Figure 4. Evaluation of the fibrotic tissue response in comparison with drug release data in vivo

Histological sections (Figure 3A) were used to measure the thickness of fibrotic capsules (left y-axis) surrounding uncoated and drug-coated test specimens. Results are depicted as colored bars (n=3; mean ± S.D.). Drug release data of coated test specimens (right y-axis), as determined with HPLC, are depicted as curves in corresponding colors (n=4, mean). After 1 week no residual drug could be quantitated for CAPE- and PFD-coated test specimens. Fibrotic tissue reactions for these two coatings were visible after 4 weeks, whereas PTX-coated test specimens showed fibrotic capsules after 12 weeks. In uncoated samples, fibrotic capsules were observed starting 2 weeks after implantation. Mean ± S.D. (each n=3).

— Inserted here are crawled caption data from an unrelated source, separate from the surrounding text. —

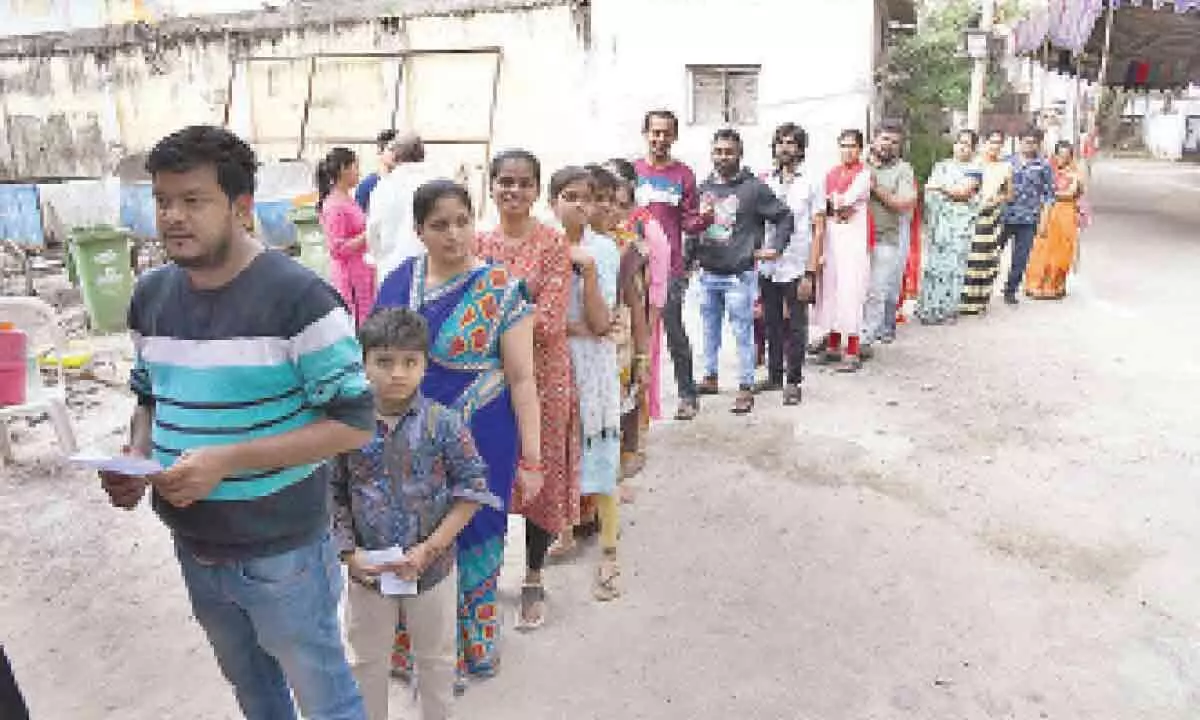 Hyderabad Voters Left Disoriented by Polling Station Confusion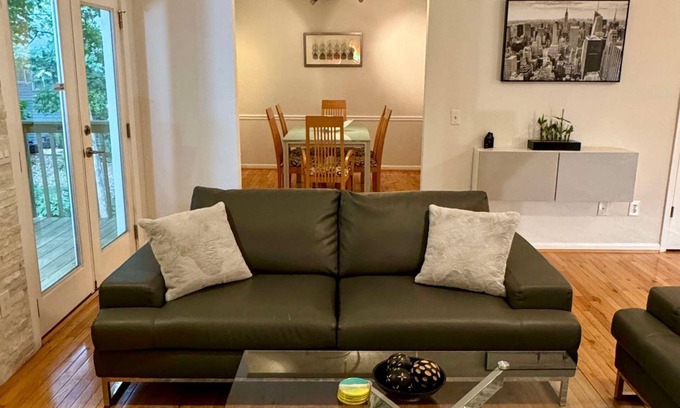 Marietta House | Spacious 5-bedroom house near BRAVES Stadium sleeps15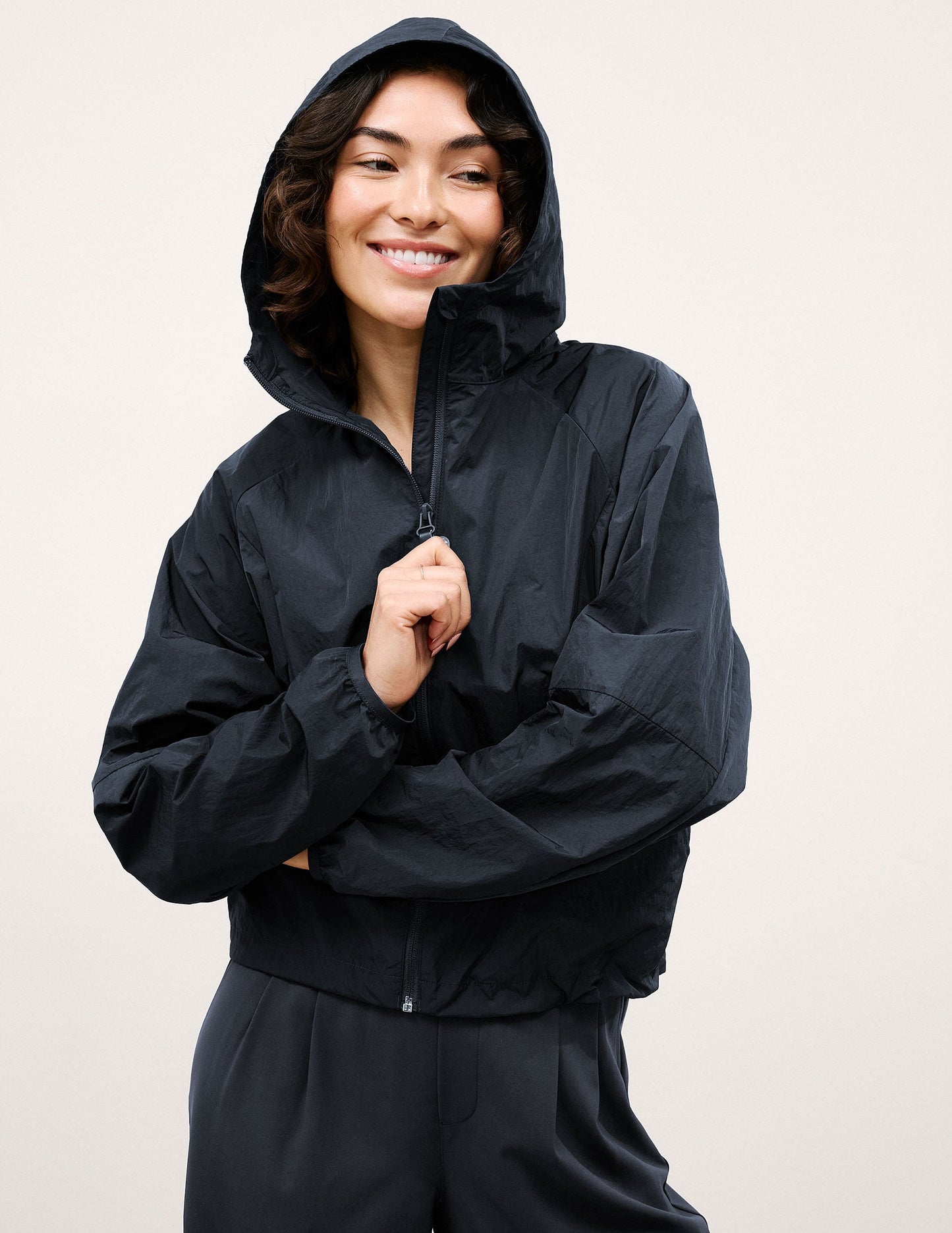 Beyond Yoga Limitless Hooded Jacket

Figure 5. Immunohistochemical evaluation of the fibrotic tissue response to test specimens

(A) The cross-sections of the rat fat depots including the test specimens were stained for collagen I. The connective tissue-rich fibrotic capsule is positively stained for collagen I with lowest expression in the PFD group. (B) Immunohistochemical examinations of cross-sections stained for collagen VI revealed high reactivity of the connective tissue-rich fibrotic capsules, which ensheath the implants with lowest reactivity in the PFD group. Bars represent 200 µm.

Figure 6:. Immunohistochemistry of the subcutaneous white fat depots including the test specimen implants

(A) Immunohistochemical reactivity against fibronectin could be detected after 6 months around the uncoated control and the drug-coated implants with weakest signal in the PFD group. (B) The cross-sections of the rat fat depots including the test specimens were stained for CD11b. Expression could be detected around the uncoated control and the drug-coated implants. Bars represent 200 µm.